**What to do**
(A) In the blog post about genetically modified crops and bee deaths, where and during which years was the study on Bt corn pollen carried out?
(B) Write the next part of the blog post on genetically modified crops and bee deaths, picking up after its final sentence.

**Document extract**

ChewsWise Blog

ChewsWise Blog

Are GM Crops Behind the Bee Collapse?

The collapse of bee populations has been in the news lately, but a recent thread has suggested that this may be the result of genetically modified crops. Der Spiegel in Germany reports (March 22): "No one knows what is causing the bees to perish, but some expertsbelieve that the large-scale use of genetically modified plants in the US could be a factor."

How so? GM crops have been created by inserting the gene of a bacterial insecticide - Bt - so that they resist certain pests. But the pollen also contains Bt and bees pick it up. One study found a relationship between the Bt toxin and bee deaths. Der Spiegel says:

The study in question is a small research project conducted at the University of Jena from 2001 to 2004. The researchers examined the effects of pollen from a genetically modified maize variant called "Bt corn" on bees. A gene from a soil bacterium had been inserted into the corn that enabled the plant to produce an agent that is toxic to insect pests. The study concluded that there was no evidence of a "toxic effect of Bt corn on healthy honeybee populations." But when, by sheer chance, the bees used in the experiments were infested with a parasite, something eerie happened. According to the Jena study, a "significantly stronger decline in the number of bees" occurred among the insects that had been fed a highly concentrated Bt poison feed.

**Given entries**

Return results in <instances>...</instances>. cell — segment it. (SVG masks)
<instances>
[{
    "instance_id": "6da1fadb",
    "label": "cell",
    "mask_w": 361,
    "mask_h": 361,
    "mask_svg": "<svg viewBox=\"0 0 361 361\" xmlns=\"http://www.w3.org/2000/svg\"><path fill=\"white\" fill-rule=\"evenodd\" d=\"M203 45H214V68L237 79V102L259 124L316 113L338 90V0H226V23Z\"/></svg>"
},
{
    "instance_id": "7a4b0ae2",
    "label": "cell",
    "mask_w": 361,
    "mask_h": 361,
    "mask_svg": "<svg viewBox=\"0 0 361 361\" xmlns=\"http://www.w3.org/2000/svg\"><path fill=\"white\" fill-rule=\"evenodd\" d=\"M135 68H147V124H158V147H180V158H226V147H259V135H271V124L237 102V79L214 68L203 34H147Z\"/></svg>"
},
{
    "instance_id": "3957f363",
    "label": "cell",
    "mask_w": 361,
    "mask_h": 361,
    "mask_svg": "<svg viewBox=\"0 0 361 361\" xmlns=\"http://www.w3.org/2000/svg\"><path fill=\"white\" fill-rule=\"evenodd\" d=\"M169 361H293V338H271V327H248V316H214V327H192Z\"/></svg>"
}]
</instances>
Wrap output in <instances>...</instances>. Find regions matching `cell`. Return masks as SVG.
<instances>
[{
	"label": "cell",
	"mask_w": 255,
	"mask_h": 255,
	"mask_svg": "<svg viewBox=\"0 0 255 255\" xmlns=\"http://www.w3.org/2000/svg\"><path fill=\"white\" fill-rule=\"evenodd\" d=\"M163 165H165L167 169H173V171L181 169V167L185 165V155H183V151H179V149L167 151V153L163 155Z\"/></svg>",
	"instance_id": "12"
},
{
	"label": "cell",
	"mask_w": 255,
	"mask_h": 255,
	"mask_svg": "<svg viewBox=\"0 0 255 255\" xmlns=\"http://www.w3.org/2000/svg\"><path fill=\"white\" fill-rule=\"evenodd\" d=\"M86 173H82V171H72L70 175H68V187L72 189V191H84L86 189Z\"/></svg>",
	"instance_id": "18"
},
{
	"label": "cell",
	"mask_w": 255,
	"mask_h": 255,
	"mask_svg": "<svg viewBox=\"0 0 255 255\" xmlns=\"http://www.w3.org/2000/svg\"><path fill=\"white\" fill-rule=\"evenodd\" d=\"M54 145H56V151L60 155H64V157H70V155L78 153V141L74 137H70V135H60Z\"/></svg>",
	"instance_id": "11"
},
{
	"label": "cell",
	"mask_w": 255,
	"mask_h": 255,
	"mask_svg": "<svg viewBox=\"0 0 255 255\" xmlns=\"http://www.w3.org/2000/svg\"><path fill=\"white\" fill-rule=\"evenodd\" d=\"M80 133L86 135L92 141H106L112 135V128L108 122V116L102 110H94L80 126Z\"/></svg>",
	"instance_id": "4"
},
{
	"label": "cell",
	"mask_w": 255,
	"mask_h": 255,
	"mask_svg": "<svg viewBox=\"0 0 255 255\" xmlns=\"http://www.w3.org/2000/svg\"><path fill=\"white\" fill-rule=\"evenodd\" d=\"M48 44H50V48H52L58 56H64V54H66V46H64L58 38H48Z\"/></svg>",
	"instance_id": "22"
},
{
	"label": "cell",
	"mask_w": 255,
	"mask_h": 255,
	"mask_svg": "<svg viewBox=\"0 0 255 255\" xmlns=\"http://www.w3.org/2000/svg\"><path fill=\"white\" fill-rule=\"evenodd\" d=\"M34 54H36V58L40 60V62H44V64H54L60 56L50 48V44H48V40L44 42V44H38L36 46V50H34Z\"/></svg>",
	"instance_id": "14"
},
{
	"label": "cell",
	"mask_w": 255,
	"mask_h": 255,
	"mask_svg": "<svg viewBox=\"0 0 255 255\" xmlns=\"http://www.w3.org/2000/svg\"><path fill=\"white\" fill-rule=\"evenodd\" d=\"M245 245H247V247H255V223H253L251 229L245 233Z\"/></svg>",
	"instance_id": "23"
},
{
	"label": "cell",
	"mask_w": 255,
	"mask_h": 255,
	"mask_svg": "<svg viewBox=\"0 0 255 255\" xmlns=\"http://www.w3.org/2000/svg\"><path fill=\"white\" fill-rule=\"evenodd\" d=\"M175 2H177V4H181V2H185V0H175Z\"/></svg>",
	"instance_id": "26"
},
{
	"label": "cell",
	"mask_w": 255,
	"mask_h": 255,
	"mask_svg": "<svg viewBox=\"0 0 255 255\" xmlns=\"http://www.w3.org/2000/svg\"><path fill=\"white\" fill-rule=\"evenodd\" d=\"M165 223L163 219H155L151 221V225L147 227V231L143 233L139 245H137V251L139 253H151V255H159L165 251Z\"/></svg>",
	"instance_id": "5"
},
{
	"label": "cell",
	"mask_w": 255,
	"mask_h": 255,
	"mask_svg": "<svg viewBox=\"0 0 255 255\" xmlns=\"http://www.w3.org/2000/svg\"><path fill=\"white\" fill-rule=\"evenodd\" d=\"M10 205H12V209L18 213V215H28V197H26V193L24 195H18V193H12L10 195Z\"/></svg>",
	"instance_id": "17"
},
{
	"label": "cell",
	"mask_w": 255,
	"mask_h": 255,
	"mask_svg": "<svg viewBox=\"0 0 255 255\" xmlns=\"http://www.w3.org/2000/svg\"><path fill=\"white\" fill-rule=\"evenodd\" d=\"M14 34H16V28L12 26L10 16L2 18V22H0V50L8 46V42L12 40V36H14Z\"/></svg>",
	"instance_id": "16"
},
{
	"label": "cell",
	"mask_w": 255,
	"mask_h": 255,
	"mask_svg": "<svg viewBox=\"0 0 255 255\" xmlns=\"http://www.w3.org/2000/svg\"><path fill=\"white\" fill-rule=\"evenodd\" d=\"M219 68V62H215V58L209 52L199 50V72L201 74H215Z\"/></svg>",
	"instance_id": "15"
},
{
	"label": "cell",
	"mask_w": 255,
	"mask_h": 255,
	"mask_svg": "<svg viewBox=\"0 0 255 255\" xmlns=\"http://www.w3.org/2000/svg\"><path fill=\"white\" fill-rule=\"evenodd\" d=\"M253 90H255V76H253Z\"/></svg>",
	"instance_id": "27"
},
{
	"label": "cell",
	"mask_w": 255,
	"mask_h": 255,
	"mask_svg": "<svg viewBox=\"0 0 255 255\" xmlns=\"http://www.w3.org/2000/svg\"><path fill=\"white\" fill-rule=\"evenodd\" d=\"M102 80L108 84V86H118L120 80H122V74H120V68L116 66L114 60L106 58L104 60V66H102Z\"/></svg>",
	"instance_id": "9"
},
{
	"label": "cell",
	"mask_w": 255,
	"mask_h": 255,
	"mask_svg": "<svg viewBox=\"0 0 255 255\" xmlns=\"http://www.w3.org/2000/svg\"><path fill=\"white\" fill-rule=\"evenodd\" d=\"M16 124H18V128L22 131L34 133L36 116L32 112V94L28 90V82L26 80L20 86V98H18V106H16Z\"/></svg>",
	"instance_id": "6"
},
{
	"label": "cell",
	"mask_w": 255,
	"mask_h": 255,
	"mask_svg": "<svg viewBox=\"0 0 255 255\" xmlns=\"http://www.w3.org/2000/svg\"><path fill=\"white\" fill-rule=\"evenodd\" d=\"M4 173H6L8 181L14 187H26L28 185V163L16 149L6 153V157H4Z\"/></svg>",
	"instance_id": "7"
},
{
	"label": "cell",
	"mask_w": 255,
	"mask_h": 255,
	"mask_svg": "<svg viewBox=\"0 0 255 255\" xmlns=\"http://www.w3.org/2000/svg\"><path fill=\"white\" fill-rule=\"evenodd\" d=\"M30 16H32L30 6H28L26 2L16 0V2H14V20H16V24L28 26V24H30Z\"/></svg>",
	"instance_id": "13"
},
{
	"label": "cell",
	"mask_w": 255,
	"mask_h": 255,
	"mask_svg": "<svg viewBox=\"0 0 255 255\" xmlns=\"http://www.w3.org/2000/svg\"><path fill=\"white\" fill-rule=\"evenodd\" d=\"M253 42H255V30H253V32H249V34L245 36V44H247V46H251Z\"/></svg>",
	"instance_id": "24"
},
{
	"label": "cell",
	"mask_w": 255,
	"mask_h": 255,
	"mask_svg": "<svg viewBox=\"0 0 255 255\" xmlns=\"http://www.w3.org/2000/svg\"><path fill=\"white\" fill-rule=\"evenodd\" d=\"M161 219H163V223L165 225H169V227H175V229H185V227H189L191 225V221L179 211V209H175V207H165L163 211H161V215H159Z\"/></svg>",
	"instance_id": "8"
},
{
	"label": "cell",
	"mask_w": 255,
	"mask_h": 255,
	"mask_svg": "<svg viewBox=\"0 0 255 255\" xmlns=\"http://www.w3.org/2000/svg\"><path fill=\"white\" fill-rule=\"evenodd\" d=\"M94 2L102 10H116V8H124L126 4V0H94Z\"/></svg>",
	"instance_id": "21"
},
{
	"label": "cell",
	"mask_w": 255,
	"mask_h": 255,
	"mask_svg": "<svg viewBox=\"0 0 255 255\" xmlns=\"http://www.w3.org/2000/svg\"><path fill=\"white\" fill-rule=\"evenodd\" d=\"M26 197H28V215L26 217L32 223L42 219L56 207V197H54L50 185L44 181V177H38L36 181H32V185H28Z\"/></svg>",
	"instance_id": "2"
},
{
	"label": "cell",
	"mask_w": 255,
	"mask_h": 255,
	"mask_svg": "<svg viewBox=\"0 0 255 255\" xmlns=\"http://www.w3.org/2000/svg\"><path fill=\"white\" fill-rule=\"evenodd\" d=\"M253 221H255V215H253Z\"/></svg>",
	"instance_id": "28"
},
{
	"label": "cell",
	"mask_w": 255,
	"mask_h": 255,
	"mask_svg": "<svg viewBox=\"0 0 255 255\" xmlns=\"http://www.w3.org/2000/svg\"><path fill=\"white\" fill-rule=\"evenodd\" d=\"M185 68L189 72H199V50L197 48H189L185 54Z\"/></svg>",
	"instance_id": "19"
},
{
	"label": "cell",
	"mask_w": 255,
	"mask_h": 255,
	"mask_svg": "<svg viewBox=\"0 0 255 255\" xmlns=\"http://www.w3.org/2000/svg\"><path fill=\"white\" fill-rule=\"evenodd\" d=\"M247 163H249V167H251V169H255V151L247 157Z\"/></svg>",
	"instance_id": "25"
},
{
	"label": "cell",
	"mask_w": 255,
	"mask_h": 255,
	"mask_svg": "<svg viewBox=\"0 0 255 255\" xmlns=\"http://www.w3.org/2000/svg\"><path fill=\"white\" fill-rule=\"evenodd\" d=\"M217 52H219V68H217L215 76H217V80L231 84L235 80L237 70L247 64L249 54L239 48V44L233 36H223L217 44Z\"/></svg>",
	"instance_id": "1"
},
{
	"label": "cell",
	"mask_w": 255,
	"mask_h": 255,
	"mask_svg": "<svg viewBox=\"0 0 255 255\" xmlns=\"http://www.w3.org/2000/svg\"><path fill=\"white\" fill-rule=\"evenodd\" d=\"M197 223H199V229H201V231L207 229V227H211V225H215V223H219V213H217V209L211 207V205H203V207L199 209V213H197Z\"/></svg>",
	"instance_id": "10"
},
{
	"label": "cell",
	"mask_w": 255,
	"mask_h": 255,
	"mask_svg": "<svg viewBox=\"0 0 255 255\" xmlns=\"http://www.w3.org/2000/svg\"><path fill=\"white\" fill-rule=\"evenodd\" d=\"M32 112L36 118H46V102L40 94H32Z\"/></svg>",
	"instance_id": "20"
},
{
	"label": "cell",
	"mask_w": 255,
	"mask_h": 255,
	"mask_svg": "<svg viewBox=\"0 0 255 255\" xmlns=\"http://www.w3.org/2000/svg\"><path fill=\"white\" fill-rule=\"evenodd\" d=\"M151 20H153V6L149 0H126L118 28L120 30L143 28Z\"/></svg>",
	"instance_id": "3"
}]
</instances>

**Expected outputs**
(A) At the University of Jena, from 2001 to 2004.

(B)
According to Hans-Hinrich Kaatz, a professor at the University of Halle in eastern Germany and the director of the study, the bacterial toxin in the genetically modified corn may have "altered the surface of the bee's intestines, sufficiently weakening the bees to allow the parasites to gain entry -- or perhaps it was the other way around. We don't know."

Of course, the concentration of the toxin was ten times higher in the experiments than in normal Bt corn pollen. In addition, the bee feed was administered over a relatively lengthy six-week period.

Kaatz would have preferred to continue studying the phenomenon but lacked the necessary funding. "Those who have the money are not interested in this sort of research," says the professor, "and those who are interested don't have the money."